» **Work item**
What this exercise requires is a verbatim reproduction of the data below.

Top of Supplied material

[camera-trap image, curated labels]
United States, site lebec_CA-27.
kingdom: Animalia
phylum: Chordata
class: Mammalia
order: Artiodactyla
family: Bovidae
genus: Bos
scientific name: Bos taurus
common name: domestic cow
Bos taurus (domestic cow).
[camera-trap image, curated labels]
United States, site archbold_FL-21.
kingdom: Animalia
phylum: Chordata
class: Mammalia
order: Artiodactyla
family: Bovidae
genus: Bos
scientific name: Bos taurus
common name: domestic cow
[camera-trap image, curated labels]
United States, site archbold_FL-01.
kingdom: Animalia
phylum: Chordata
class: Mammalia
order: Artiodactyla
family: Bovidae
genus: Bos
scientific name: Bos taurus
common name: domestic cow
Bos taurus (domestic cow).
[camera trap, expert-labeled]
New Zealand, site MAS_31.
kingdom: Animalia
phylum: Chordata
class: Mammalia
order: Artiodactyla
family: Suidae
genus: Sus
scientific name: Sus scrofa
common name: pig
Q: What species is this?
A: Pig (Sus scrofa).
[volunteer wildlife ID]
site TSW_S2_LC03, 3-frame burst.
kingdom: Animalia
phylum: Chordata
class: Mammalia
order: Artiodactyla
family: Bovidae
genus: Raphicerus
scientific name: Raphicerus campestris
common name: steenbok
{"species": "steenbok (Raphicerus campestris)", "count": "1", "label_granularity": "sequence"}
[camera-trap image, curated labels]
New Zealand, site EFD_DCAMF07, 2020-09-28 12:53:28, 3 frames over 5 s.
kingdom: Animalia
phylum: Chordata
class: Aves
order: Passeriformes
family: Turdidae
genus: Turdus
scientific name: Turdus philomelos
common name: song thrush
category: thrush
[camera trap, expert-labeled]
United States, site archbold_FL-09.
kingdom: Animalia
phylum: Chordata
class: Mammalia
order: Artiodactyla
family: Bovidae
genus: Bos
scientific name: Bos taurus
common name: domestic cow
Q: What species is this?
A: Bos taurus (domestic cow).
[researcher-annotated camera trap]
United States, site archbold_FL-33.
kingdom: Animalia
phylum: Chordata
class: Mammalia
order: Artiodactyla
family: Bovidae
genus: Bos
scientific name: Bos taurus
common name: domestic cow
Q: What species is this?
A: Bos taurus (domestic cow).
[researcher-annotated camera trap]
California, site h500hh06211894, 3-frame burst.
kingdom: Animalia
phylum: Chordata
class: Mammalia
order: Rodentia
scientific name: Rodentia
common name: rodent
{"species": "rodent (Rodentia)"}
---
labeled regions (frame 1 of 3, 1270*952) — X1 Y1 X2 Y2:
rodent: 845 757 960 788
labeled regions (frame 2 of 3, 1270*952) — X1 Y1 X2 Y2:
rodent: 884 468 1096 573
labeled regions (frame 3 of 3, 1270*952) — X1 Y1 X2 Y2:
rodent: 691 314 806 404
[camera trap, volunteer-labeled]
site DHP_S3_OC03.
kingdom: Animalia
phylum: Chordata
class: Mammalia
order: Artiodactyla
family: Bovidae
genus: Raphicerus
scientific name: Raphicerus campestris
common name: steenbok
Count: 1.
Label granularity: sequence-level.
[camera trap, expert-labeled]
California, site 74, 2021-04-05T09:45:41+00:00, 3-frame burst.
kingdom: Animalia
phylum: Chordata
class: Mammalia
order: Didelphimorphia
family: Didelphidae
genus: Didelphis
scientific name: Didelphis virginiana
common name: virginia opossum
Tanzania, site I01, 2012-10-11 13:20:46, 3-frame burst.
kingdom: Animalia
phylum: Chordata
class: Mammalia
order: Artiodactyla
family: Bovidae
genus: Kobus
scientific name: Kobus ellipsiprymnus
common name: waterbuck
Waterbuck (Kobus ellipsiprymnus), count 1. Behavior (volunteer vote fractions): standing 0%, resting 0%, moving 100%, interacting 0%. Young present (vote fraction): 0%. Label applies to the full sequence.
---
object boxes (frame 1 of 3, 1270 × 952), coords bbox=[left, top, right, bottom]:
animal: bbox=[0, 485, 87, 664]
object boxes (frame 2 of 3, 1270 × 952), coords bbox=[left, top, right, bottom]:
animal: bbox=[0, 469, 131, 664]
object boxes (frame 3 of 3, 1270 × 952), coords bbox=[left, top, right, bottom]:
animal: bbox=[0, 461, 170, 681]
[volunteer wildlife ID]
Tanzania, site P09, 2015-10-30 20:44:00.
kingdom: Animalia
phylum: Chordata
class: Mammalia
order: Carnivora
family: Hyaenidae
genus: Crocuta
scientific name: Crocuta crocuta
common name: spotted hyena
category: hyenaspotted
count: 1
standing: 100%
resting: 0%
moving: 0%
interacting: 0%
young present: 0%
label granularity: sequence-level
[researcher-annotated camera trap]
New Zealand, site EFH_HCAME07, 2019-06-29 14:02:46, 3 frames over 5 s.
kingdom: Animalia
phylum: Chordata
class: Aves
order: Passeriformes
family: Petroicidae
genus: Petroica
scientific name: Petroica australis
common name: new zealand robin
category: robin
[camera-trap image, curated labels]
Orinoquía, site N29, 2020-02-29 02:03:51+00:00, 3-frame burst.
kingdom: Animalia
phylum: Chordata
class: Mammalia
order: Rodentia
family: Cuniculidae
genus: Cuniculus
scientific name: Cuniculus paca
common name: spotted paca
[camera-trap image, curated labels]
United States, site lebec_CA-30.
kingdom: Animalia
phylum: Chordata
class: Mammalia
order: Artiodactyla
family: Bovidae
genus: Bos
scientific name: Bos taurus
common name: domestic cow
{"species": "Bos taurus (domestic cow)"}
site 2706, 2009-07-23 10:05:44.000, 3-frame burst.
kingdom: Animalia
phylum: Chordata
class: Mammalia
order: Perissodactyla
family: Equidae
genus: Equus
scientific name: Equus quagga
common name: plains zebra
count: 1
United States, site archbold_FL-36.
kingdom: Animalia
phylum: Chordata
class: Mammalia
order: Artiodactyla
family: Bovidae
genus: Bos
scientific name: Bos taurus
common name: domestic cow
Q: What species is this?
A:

Bottom of Supplied material

» **Task answer**
[camera-trap image, curated labels]
United States, site lebec_CA-27.
kingdom: Animalia
phylum: Chordata
class: Mammalia
order: Artiodactyla
family: Bovidae
genus: Bos
scientific name: Bos taurus
common name: domestic cow
Bos taurus (domestic cow).
[camera-trap image, curated labels]
United States, site archbold_FL-21.
kingdom: Animalia
phylum: Chordata
class: Mammalia
order: Artiodactyla
family: Bovidae
genus: Bos
scientific name: Bos taurus
common name: domestic cow
[camera-trap image, curated labels]
United States, site archbold_FL-01.
kingdom: Animalia
phylum: Chordata
class: Mammalia
order: Artiodactyla
family: Bovidae
genus: Bos
scientific name: Bos taurus
common name: domestic cow
Bos taurus (domestic cow).
[camera trap, expert-labeled]
New Zealand, site MAS_31.
kingdom: Animalia
phylum: Chordata
class: Mammalia
order: Artiodactyla
family: Suidae
genus: Sus
scientific name: Sus scrofa
common name: pig
Q: What species is this?
A: Pig (Sus scrofa).
[volunteer wildlife ID]
site TSW_S2_LC03, 3-frame burst.
kingdom: Animalia
phylum: Chordata
class: Mammalia
order: Artiodactyla
family: Bovidae
genus: Raphicerus
scientific name: Raphicerus campestris
common name: steenbok
{"species": "steenbok (Raphicerus campestris)", "count": "1", "label_granularity": "sequence"}
[camera-trap image, curated labels]
New Zealand, site EFD_DCAMF07, 2020-09-28 12:53:28, 3 frames over 5 s.
kingdom: Animalia
phylum: Chordata
class: Aves
order: Passeriformes
family: Turdidae
genus: Turdus
scientific name: Turdus philomelos
common name: song thrush
category: thrush
[camera trap, expert-labeled]
United States, site archbold_FL-09.
kingdom: Animalia
phylum: Chordata
class: Mammalia
order: Artiodactyla
family: Bovidae
genus: Bos
scientific name: Bos taurus
common name: domestic cow
Q: What species is this?
A: Bos taurus (domestic cow).
[researcher-annotated camera trap]
United States, site archbold_FL-33.
kingdom: Animalia
phylum: Chordata
class: Mammalia
order: Artiodactyla
family: Bovidae
genus: Bos
scientific name: Bos taurus
common name: domestic cow
Q: What species is this?
A: Bos taurus (domestic cow).
[researcher-annotated camera trap]
California, site h500hh06211894, 3-frame burst.
kingdom: Animalia
phylum: Chordata
class: Mammalia
order: Rodentia
scientific name: Rodentia
common name: rodent
{"species": "rodent (Rodentia)"}
---
labeled regions (frame 1 of 3, 1270*952) — X1 Y1 X2 Y2:
rodent: 845 757 960 788
labeled regions (frame 2 of 3, 1270*952) — X1 Y1 X2 Y2:
rodent: 884 468 1096 573
labeled regions (frame 3 of 3, 1270*952) — X1 Y1 X2 Y2:
rodent: 691 314 806 404
[camera trap, volunteer-labeled]
site DHP_S3_OC03.
kingdom: Animalia
phylum: Chordata
class: Mammalia
order: Artiodactyla
family: Bovidae
genus: Raphicerus
scientific name: Raphicerus campestris
common name: steenbok
Count: 1.
Label granularity: sequence-level.
[camera trap, expert-labeled]
California, site 74, 2021-04-05T09:45:41+00:00, 3-frame burst.
kingdom: Animalia
phylum: Chordata
class: Mammalia
order: Didelphimorphia
family: Didelphidae
genus: Didelphis
scientific name: Didelphis virginiana
common name: virginia opossum
Tanzania, site I01, 2012-10-11 13:20:46, 3-frame burst.
kingdom: Animalia
phylum: Chordata
class: Mammalia
order: Artiodactyla
family: Bovidae
genus: Kobus
scientific name: Kobus ellipsiprymnus
common name: waterbuck
Waterbuck (Kobus ellipsiprymnus), count 1. Behavior (volunteer vote fractions): standing 0%, resting 0%, moving 100%, interacting 0%. Young present (vote fraction): 0%. Label applies to the full sequence.
---
object boxes (frame 1 of 3, 1270 × 952), coords bbox=[left, top, right, bottom]:
animal: bbox=[0, 485, 87, 664]
object boxes (frame 2 of 3, 1270 × 952), coords bbox=[left, top, right, bottom]:
animal: bbox=[0, 469, 131, 664]
object boxes (frame 3 of 3, 1270 × 952), coords bbox=[left, top, right, bottom]:
animal: bbox=[0, 461, 170, 681]
[volunteer wildlife ID]
Tanzania, site P09, 2015-10-30 20:44:00.
kingdom: Animalia
phylum: Chordata
class: Mammalia
order: Carnivora
family: Hyaenidae
genus: Crocuta
scientific name: Crocuta crocuta
common name: spotted hyena
category: hyenaspotted
count: 1
standing: 100%
resting: 0%
moving: 0%
interacting: 0%
young present: 0%
label granularity: sequence-level
[researcher-annotated camera trap]
New Zealand, site EFH_HCAME07, 2019-06-29 14:02:46, 3 frames over 5 s.
kingdom: Animalia
phylum: Chordata
class: Aves
order: Passeriformes
family: Petroicidae
genus: Petroica
scientific name: Petroica australis
common name: new zealand robin
category: robin
[camera-trap image, curated labels]
Orinoquía, site N29, 2020-02-29 02:03:51+00:00, 3-frame burst.
kingdom: Animalia
phylum: Chordata
class: Mammalia
order: Rodentia
family: Cuniculidae
genus: Cuniculus
scientific name: Cuniculus paca
common name: spotted paca
[camera-trap image, curated labels]
United States, site lebec_CA-30.
kingdom: Animalia
phylum: Chordata
class: Mammalia
order: Artiodactyla
family: Bovidae
genus: Bos
scientific name: Bos taurus
common name: domestic cow
{"species": "Bos taurus (domestic cow)"}
site 2706, 2009-07-23 10:05:44.000, 3-frame burst.
kingdom: Animalia
phylum: Chordata
class: Mammalia
order: Perissodactyla
family: Equidae
genus: Equus
scientific name: Equus quagga
common name: plains zebra
count: 1
United States, site archbold_FL-36.
kingdom: Animalia
phylum: Chordata
class: Mammalia
order: Artiodactyla
family: Bovidae
genus: Bos
scientific name: Bos taurus
common name: domestic cow
Q: What species is this?
A:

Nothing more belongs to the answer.